Excerpted text —
::::::
In an attempt to rebalance the scales in the legal arena, the Garden Court Chambers Criminal Defence Team is running a series of online events that examine the State’s criminalisation of Black youth through racist stereotypes of gangs and Drill music.
Music censorship is not a new phenomenon in the UK. In 1977 the BBC instituted a total ban on radio airplay of the Sex Pistols’ ‘God Save the Queen’, considering the song in ‘gross bad taste’ in the Silver Jubilee year. The effect, of course, was that the single sold in large numbers. Seven years later Frankie Goes to Hollywood’s single ‘Relax’ received similar opprobrium and accordingly similar success. But neither John Lydon or Holly Johnson ever faced the threat of criminal sanction for playing their music. Nor did the members of N.W.A. in the US when in 1988, several countries refused to play their single ‘Fuck Tha Police’. Though the FBI did write to the group’s record company complaining about the lyrics. However, in recent years in England a new genre of rap has marked a new low in the authorities’ chequered relationship with music.
‘Drill’ is often credited as beginning in 2011 with a Chicago rapper called Chief Keef. It is characterised as a rap offshoot with dark lyrics reflecting the lives and experiences of the artists set to ominous beats derived from the ‘trap’ genre. The music soon found its way to England where young people across our cities wrote lyrics addressing the reality of their lives often accompanied by videos of young men in balaclavas issuing warnings to rivals.
::::::
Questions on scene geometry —
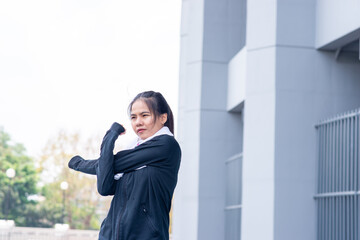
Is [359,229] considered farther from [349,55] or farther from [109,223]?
[109,223]

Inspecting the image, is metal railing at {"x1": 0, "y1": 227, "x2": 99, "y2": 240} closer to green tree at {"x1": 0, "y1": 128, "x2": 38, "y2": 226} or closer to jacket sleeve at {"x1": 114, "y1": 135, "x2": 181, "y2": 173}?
jacket sleeve at {"x1": 114, "y1": 135, "x2": 181, "y2": 173}

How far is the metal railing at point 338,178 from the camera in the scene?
9555mm

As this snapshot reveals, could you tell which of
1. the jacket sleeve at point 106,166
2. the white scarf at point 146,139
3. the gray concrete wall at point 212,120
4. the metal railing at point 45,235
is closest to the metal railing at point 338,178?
the gray concrete wall at point 212,120

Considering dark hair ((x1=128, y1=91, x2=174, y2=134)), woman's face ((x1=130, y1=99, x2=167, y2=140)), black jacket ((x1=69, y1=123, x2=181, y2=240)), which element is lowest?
black jacket ((x1=69, y1=123, x2=181, y2=240))

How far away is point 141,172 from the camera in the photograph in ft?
9.78

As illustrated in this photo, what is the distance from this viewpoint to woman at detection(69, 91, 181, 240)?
286cm

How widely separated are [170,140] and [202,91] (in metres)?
13.5

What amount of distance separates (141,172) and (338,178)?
25.6 feet

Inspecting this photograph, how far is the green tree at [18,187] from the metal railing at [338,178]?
1849 inches

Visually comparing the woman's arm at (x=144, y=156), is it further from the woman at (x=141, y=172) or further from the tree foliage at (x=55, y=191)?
the tree foliage at (x=55, y=191)

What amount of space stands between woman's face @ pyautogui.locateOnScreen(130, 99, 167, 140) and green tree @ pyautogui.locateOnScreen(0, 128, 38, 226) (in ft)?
175

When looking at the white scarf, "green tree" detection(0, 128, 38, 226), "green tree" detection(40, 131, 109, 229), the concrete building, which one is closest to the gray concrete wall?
the concrete building

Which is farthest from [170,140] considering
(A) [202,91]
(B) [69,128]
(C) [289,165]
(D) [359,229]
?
(B) [69,128]

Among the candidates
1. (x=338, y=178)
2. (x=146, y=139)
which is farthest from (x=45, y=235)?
(x=146, y=139)
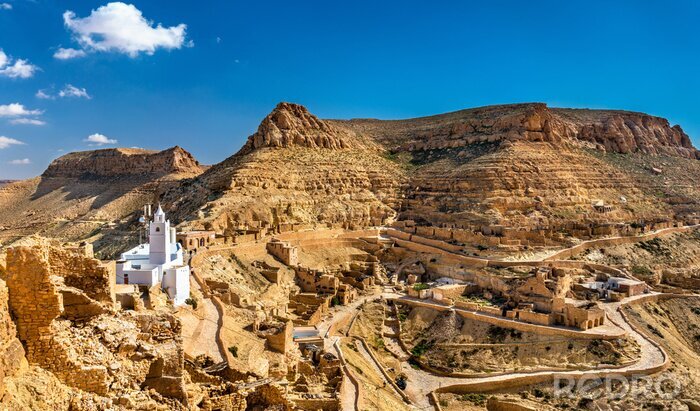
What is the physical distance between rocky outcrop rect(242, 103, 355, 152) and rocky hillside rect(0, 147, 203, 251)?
59.4 ft

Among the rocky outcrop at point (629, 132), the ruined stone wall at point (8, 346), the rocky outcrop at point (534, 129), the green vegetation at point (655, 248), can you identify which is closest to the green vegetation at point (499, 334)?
the green vegetation at point (655, 248)

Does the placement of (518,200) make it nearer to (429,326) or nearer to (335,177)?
(335,177)

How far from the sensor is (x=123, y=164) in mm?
99312

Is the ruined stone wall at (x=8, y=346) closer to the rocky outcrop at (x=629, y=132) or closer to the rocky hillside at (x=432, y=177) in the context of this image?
the rocky hillside at (x=432, y=177)

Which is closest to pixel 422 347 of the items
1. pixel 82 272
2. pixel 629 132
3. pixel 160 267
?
pixel 160 267

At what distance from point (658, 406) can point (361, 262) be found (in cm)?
2469

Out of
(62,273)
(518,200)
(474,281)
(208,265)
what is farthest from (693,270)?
(62,273)

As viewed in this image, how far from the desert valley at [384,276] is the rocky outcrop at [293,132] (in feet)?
0.93

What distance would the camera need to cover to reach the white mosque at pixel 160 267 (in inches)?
748

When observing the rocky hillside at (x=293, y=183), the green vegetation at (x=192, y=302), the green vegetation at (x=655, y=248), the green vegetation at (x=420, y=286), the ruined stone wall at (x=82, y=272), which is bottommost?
the green vegetation at (x=420, y=286)

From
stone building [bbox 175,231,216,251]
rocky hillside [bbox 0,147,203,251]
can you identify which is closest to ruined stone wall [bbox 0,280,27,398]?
stone building [bbox 175,231,216,251]

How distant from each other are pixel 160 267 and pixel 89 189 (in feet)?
279

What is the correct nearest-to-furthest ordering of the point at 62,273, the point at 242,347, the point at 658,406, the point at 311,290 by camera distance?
the point at 62,273 → the point at 242,347 → the point at 658,406 → the point at 311,290

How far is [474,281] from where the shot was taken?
4025 cm
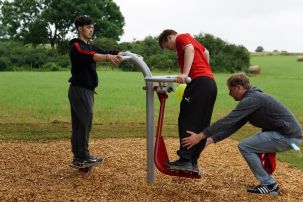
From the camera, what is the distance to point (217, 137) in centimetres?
618

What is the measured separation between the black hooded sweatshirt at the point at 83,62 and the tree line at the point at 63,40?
32.0 metres

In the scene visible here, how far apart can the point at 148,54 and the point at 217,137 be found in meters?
36.6

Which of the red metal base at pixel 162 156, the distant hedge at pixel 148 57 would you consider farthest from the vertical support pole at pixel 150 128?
the distant hedge at pixel 148 57

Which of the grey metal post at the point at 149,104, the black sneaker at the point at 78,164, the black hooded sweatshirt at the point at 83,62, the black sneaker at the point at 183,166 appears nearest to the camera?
the black sneaker at the point at 183,166

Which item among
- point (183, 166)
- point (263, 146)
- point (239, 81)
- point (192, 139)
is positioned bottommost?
point (183, 166)

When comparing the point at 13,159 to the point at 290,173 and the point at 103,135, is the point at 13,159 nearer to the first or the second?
the point at 103,135

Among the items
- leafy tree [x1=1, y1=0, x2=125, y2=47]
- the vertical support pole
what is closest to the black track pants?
the vertical support pole

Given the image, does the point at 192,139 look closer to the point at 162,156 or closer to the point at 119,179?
the point at 162,156

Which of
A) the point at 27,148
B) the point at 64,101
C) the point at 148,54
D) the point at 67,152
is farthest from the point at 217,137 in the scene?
the point at 148,54

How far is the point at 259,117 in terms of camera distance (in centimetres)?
599

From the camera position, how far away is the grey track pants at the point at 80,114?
6621mm

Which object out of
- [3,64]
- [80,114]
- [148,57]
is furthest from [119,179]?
[3,64]

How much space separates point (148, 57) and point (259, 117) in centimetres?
3561

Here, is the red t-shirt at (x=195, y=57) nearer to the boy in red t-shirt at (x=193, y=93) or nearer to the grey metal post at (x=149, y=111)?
the boy in red t-shirt at (x=193, y=93)
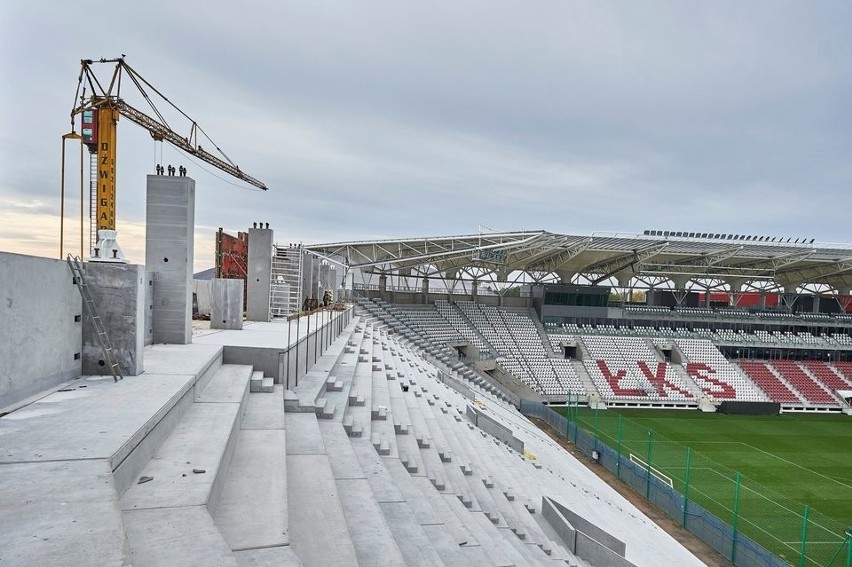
::::::
Work to complete —
1. Copy everything in the passage on Drill music from "Music censorship is" down to "relationship with music.".
2. From the records, write out everything from the line containing "Which is closest to pixel" down to the line containing "32.0 metres", both lines included, and leave out the pictures.

Task-by-task outputs —
1.
Music censorship is not a new phenomenon in the UK. In 1977 the BBC instituted a total ban on radio airplay of the Sex Pistols’ ‘God Save the Queen’, considering the song in ‘gross bad taste’ in the Silver Jubilee year. The effect, of course, was that the single sold in large numbers. Seven years later Frankie Goes to Hollywood’s single ‘Relax’ received similar opprobrium and accordingly similar success. But neither John Lydon or Holly Johnson ever faced the threat of criminal sanction for playing their music. Nor did the members of N.W.A. in the US when in 1988, several countries refused to play their single ‘Fuck Tha Police’. Though the FBI did write to the group’s record company complaining about the lyrics. However, in recent years in England a new genre of rap has marked a new low in the authorities’ chequered relationship with music.

2.
Which is closest to pixel 422 347 of the items
1. pixel 82 272
2. pixel 629 132
3. pixel 160 267
?
pixel 160 267

At what distance from point (658, 406) can point (361, 262) be found (in cm)?
2469

Out of
(62,273)
(518,200)
(474,281)
(208,265)
what is farthest from (693,270)?
(62,273)

As viewed in this image, how far from the desert valley at [384,276] is the rocky outcrop at [293,132] (in feet)?
0.93

What distance would the camera need to cover to reach the white mosque at pixel 160 267 (in inches)?
748

When observing the rocky hillside at (x=293, y=183), the green vegetation at (x=192, y=302), the green vegetation at (x=655, y=248), the green vegetation at (x=420, y=286), the ruined stone wall at (x=82, y=272), which is bottommost?
the green vegetation at (x=420, y=286)

From
stone building [bbox 175,231,216,251]
rocky hillside [bbox 0,147,203,251]
can you identify which is closest to ruined stone wall [bbox 0,280,27,398]?
stone building [bbox 175,231,216,251]

How distant from each other are pixel 160 267 and pixel 89 189 (in feet)?
279

What is the correct nearest-to-furthest ordering of the point at 62,273, the point at 242,347, the point at 658,406, the point at 311,290 by camera distance?
the point at 62,273 → the point at 242,347 → the point at 658,406 → the point at 311,290

How far is [474,281] from where the shot was taken?
4025 cm
From the camera, what is the distance to point (217, 137) in centimetres?
618

What is the measured separation between the black hooded sweatshirt at the point at 83,62 and the tree line at the point at 63,40?
32.0 metres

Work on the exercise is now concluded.